Anita Ierace presents a light show that she created on an analog projector at a bookstore in San Cristóbal de las Casas, Mexico. The aim of the show, which combines sounds and music with light and color, is to “open the doors to the consciousness of sound and color where the combination of music and light is the result of a synthesized journey that transcends perception.”
Mayito Patrick, a sculptor, paints a finished sculpture of a goose at his workshop in Masaka, a city in southern Uganda. He displays work at the space, called Richiex Art Gallery, on a stage known as the Welcome Stage.
Javier Vélez displays his artisanal woodwork in at a public market known as Art Walk in Rincón, Puerto Rico. Artisans from Rincón and neighboring towns come every week to sell their wares or crops, since the town gets a lot of tourism. It is common to smell coffee and hear people speaking and enjoying the cheerful atmosphere.
Mireya Blanco Martínez performs her solo accordion project, called Mirelle Acordeónika, for the first time in a secondhand bookstore in San Cristóbal de las Casas, Mexico.
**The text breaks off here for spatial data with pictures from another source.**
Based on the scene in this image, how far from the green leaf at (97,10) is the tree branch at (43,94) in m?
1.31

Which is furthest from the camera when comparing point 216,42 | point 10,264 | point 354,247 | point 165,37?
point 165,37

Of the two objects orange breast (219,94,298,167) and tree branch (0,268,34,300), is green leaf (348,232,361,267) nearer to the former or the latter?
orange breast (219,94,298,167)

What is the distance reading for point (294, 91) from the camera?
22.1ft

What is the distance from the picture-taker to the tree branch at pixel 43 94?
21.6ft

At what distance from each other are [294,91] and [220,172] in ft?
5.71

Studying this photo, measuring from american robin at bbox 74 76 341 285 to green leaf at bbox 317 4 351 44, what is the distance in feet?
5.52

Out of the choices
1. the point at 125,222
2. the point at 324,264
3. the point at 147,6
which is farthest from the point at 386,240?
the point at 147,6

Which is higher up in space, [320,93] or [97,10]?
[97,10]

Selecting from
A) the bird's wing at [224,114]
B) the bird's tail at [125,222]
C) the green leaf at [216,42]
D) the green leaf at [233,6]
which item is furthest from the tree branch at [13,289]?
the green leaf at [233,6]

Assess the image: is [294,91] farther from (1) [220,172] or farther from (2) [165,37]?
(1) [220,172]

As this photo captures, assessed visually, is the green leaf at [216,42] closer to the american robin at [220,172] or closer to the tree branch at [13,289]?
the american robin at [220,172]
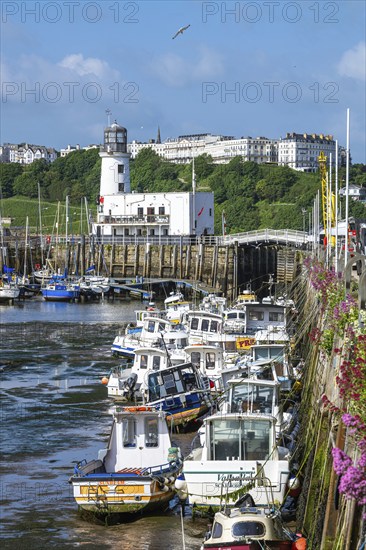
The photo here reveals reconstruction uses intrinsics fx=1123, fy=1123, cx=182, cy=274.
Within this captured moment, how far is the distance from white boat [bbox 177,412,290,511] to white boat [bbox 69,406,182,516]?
1008mm

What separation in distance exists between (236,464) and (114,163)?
99.3 metres

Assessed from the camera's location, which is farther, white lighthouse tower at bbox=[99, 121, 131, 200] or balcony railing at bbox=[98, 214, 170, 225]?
white lighthouse tower at bbox=[99, 121, 131, 200]

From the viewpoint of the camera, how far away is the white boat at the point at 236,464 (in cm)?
2486

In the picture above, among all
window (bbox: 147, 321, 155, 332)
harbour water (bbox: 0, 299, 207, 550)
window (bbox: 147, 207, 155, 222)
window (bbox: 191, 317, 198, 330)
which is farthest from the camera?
window (bbox: 147, 207, 155, 222)

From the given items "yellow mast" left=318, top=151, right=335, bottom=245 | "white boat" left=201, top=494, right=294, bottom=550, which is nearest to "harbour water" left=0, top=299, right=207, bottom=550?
"white boat" left=201, top=494, right=294, bottom=550

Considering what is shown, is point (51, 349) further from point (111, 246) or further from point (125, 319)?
point (111, 246)

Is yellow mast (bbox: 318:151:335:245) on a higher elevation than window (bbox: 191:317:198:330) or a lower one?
higher

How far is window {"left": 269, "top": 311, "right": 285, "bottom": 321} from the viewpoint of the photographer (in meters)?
57.4

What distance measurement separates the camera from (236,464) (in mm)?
25156

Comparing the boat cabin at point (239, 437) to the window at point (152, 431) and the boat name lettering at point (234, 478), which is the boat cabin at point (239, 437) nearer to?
the boat name lettering at point (234, 478)

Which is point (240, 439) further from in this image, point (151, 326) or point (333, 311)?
point (151, 326)

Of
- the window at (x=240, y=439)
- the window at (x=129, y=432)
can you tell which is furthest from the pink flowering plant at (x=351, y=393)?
the window at (x=129, y=432)

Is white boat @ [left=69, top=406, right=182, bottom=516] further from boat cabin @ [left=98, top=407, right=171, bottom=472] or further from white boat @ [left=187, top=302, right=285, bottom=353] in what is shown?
white boat @ [left=187, top=302, right=285, bottom=353]

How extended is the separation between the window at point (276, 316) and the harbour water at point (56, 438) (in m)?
8.44
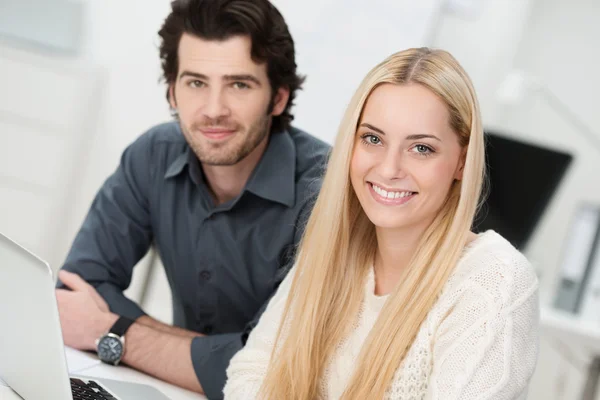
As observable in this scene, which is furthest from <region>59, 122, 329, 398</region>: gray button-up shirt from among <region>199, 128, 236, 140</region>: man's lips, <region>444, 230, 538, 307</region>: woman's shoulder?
<region>444, 230, 538, 307</region>: woman's shoulder

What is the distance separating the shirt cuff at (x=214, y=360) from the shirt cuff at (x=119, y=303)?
201mm

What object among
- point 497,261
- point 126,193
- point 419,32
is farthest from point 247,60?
point 419,32

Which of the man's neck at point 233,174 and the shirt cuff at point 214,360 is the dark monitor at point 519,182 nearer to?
the man's neck at point 233,174

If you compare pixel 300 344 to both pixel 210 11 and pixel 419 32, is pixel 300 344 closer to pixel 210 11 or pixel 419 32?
pixel 210 11

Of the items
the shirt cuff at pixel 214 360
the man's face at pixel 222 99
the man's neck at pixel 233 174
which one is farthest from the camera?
the man's neck at pixel 233 174

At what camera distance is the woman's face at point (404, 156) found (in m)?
1.45

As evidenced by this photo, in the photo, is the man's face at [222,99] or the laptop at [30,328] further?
the man's face at [222,99]

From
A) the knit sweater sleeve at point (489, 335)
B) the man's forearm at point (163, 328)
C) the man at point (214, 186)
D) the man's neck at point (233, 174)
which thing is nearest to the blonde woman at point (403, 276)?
the knit sweater sleeve at point (489, 335)

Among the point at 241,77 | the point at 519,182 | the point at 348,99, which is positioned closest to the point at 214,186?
the point at 241,77

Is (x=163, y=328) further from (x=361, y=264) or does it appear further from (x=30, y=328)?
(x=30, y=328)

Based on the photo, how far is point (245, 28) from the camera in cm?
203

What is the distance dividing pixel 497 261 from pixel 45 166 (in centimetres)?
243

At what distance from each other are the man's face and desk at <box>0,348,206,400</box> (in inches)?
20.6

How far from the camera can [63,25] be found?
3512 mm
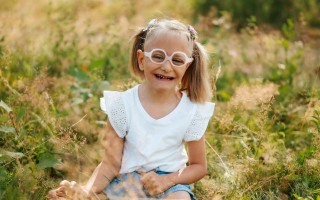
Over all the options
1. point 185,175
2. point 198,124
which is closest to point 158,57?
point 198,124

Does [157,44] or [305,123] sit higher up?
[157,44]

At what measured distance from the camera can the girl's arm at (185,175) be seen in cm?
253

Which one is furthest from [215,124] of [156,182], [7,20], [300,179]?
[7,20]

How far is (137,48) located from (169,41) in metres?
0.31

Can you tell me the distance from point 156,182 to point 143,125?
29 cm

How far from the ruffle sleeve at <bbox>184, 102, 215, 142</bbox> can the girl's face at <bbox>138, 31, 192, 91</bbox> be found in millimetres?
193

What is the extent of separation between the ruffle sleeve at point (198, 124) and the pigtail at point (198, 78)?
0.15 feet

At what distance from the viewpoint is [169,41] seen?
8.36ft

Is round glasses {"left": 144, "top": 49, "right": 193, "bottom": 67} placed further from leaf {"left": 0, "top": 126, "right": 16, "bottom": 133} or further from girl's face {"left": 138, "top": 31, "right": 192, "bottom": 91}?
leaf {"left": 0, "top": 126, "right": 16, "bottom": 133}

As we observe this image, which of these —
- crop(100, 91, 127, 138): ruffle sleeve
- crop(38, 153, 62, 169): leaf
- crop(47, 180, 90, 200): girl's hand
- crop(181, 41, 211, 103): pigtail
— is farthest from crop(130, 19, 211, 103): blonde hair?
crop(47, 180, 90, 200): girl's hand

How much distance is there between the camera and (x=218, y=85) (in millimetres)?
4375

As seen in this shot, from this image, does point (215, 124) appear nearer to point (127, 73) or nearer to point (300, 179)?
point (300, 179)

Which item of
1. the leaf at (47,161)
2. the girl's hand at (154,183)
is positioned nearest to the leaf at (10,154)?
the leaf at (47,161)

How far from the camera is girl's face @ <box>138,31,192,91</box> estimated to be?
2.55 m
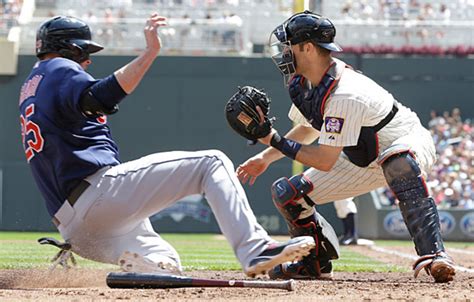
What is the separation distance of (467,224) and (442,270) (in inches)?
443

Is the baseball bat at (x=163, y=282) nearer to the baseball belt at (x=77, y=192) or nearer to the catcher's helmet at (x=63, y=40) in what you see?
the baseball belt at (x=77, y=192)

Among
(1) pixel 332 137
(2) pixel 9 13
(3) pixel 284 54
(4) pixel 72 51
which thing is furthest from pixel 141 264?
(2) pixel 9 13

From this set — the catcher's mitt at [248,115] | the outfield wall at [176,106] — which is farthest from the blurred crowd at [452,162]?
the catcher's mitt at [248,115]

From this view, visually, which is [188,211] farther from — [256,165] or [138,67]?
[138,67]

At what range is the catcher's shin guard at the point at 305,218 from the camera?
20.9 feet

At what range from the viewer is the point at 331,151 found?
577 centimetres

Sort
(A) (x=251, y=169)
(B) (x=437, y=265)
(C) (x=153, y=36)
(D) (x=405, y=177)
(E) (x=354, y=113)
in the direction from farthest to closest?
(A) (x=251, y=169), (D) (x=405, y=177), (E) (x=354, y=113), (B) (x=437, y=265), (C) (x=153, y=36)

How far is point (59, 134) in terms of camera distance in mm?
4859

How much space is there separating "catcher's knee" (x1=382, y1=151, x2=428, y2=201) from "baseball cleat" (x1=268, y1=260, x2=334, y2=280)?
3.15 ft

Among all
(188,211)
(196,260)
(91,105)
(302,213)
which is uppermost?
(91,105)

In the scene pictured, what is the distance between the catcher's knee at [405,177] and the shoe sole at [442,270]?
1.52 feet

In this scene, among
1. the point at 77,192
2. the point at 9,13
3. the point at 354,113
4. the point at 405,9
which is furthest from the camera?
the point at 405,9

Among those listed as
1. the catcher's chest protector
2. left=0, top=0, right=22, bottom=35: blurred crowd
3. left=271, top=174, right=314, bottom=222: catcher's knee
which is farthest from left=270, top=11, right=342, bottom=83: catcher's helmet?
left=0, top=0, right=22, bottom=35: blurred crowd

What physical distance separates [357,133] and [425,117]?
1363 cm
The performance includes Romanian, Russian, French and Argentine pieces, as well as melodies that she learned for the pleasure of playing them. She has played the accordion for just five years.
Kudakwashe Jimu, 17, carefully threads a wire through beads to make an animal doll. He learned to make dolls like this from a relative, and now sells them from his stall at a market in Harare, Zimbabwe. He also makes key rings and Christmas decorations.